L’action de la BCE se concentre sur ses achats d’actifs et laisse de côté les taux d’intérêt déjà en territoire négatif ; elle attend de l’assouplissement programmé des conditions de TLTRO3 (targeted longer-term refinancing operations) en juin une nouvelle baisse des conditions financières.
Le PEPP a été accru de 600 milliards pour clairement gagner du temps et retrouver une certaine visibilité sur les marchés financiers et l’économie ; les rythmes des achats récents risquent de venir rapidement à bout du fond, encore plus si des tensions nouvelles revenaient sur le marché financier à l’occasion des négociations sur le « recovery fund ».
La BCE présente le PEPP comme un outil très flexible dont les composantes (temps, classe d’actifs et pays) devraient pouvoir être adaptées très rapidement. Cela en fait certes une force d’intervention rapide, mais sa gestion courante et les derniers achats réalisés semblent assez conservateurs malgré l’ambition affichée. La règle de répartition des achats selon le capital de la BCE est marginalement remise en cause, au profit de l’Italie et au détriment de l’Allemagne et de la France. L’ensemble reste dans les fluctuations déjà observées lors des achats mensuels d’obligations (PSPP). De plus, les achats d’obligations d’entreprises risquées (high yield) ne sont toujours pas programmées ni discutées. La BCE semble réserver l’agressivité potentielle du PEPP pour des conditions de marchés ou de transmission de politique monétaire beaucoup plus difficiles que celles en place. Il en est de même concernant des achats d’actifs bancaires ou des prêts directs aux entreprises, dispositifs adoptés par la Fed.

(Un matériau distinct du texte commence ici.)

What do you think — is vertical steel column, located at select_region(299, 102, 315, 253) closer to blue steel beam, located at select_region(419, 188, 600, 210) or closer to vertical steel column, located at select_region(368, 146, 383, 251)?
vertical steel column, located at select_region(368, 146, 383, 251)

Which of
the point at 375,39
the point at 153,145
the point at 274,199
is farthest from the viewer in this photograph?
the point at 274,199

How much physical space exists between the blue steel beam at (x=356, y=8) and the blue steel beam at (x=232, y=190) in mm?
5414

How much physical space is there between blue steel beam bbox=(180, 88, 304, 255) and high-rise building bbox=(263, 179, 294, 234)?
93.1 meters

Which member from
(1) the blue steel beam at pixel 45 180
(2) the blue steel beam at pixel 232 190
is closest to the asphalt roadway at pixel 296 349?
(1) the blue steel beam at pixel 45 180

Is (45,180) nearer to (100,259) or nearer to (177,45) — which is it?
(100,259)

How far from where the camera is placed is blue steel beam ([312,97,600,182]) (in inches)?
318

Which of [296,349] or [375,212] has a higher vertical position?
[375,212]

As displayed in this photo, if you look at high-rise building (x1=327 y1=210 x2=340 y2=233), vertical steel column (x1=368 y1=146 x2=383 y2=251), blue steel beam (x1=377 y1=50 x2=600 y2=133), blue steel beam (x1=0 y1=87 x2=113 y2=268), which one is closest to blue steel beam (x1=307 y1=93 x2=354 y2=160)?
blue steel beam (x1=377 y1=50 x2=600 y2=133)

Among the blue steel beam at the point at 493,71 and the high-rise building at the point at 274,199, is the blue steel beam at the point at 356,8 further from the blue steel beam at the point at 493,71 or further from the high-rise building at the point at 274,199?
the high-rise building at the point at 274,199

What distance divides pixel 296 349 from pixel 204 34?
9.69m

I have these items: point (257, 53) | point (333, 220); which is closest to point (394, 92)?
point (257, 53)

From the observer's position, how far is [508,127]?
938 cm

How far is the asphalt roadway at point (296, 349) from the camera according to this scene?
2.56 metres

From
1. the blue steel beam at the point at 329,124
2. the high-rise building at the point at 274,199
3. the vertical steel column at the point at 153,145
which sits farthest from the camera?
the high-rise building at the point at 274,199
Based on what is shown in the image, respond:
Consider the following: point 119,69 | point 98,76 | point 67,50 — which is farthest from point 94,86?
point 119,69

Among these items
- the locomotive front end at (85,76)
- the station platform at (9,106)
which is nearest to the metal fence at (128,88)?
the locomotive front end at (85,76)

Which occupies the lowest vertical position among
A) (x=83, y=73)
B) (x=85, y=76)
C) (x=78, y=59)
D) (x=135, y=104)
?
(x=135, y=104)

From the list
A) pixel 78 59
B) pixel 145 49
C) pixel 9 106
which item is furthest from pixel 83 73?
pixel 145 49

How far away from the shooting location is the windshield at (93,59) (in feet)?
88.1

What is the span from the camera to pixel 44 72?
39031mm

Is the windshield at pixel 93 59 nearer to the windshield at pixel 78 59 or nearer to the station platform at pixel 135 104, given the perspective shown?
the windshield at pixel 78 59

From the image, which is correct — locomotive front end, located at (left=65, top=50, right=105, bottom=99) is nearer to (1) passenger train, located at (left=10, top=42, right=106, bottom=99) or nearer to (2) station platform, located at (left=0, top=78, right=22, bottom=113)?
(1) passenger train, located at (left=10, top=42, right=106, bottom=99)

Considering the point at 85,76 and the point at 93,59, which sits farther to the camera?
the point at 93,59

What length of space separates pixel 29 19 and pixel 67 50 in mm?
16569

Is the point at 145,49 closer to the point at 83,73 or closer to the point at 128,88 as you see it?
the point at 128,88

Sur la question de la constitutionnalité et de la proportionnalité des achats de la BCE (PSPP), la réponse de la BCE semble plus modérée que les réactions initiales, renvoyant au gouvernement et Parlement allemand le soin de répondre à cette réserve sur son action. La pression passe donc du côté politique. La BCE ré-affirme son indépendance arguant des décisions passées de la Cour européenne de justice. La question est donc politique quand l’Allemagne doit justement prendre la présidence tournante de l’UE cet été.
En somme, la BCE gagne du temps et se prépare à un « gros temps » économique et politique.
La mutualisation de la dette européenne commence à apparaître et la BCE, gardienne de la liquidité, garante d’un bas coût du capital essaie de maîtriser en partie le calendrier. Elle évolue vers une gestion plus active de la dette aussi bien publique que privée et de son refinancement, l’inflation faible justifiant une certaine monétisation de la dette.